═════ Exercise materials ═════

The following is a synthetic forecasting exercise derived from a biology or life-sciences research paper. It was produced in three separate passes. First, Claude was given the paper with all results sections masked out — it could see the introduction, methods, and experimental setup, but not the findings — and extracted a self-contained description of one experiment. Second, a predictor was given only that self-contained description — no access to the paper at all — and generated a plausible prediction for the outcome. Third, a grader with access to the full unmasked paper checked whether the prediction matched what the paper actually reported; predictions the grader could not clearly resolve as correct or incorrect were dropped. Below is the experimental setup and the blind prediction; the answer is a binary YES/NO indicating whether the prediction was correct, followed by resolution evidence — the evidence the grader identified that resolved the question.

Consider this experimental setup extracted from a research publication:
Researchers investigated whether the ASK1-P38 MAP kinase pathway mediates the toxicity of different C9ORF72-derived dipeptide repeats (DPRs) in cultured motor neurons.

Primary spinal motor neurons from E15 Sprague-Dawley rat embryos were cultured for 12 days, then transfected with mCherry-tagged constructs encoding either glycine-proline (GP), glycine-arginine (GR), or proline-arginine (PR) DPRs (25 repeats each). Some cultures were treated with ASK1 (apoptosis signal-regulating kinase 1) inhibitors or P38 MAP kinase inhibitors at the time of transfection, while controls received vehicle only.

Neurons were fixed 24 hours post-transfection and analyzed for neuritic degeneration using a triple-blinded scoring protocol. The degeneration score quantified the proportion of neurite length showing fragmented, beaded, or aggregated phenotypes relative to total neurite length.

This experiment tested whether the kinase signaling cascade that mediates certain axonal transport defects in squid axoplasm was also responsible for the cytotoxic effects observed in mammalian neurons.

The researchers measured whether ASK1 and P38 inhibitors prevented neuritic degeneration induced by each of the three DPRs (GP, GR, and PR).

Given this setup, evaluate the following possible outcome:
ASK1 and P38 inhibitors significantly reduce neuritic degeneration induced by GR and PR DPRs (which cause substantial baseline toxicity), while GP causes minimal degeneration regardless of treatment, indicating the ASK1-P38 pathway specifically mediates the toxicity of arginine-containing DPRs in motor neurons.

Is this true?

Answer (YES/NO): NO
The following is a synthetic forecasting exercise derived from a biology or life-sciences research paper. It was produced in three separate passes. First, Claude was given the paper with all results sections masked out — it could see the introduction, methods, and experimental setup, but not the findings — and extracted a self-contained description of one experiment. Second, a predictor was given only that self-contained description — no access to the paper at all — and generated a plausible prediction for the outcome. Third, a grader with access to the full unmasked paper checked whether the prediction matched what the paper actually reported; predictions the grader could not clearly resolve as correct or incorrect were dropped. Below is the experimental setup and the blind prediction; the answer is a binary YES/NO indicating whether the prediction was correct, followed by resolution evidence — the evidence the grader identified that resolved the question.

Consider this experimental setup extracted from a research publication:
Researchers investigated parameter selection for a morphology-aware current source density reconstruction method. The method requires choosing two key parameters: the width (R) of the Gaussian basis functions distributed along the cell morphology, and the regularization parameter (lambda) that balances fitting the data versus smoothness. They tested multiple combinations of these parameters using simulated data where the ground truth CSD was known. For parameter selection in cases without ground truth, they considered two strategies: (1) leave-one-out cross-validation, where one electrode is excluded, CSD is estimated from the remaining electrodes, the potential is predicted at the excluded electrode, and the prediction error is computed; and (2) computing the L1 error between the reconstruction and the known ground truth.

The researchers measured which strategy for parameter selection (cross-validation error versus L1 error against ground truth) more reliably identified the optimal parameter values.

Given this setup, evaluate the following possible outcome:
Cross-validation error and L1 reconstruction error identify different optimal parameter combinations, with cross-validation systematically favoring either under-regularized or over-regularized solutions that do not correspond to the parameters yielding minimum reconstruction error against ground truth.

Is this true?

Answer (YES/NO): NO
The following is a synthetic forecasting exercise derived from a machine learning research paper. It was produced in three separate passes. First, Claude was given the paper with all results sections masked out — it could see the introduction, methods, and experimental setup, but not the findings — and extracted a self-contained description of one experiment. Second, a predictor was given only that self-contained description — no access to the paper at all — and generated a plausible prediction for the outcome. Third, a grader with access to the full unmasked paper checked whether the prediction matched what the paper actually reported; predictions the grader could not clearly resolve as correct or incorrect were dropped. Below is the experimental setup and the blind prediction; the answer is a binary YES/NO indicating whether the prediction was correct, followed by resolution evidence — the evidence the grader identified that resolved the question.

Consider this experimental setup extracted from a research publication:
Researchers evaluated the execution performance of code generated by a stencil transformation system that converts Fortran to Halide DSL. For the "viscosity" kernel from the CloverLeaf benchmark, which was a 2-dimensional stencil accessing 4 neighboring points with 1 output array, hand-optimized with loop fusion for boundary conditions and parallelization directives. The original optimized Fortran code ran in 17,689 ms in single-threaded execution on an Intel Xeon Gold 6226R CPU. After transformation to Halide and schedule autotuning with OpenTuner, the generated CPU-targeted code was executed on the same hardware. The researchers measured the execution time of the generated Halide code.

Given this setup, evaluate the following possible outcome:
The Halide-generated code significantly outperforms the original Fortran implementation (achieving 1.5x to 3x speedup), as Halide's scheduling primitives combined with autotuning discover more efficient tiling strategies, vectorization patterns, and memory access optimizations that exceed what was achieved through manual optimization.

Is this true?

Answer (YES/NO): NO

═════

**Work required:** Would you retype the lines of the data above, from the one holding "The Halide-generated code" through its final line, exactly and without adding any other line?

**Solution for this task:**
The Halide-generated code significantly outperforms the original Fortran implementation (achieving 1.5x to 3x speedup), as Halide's scheduling primitives combined with autotuning discover more efficient tiling strategies, vectorization patterns, and memory access optimizations that exceed what was achieved through manual optimization.

Is this true?

Answer (YES/NO): NO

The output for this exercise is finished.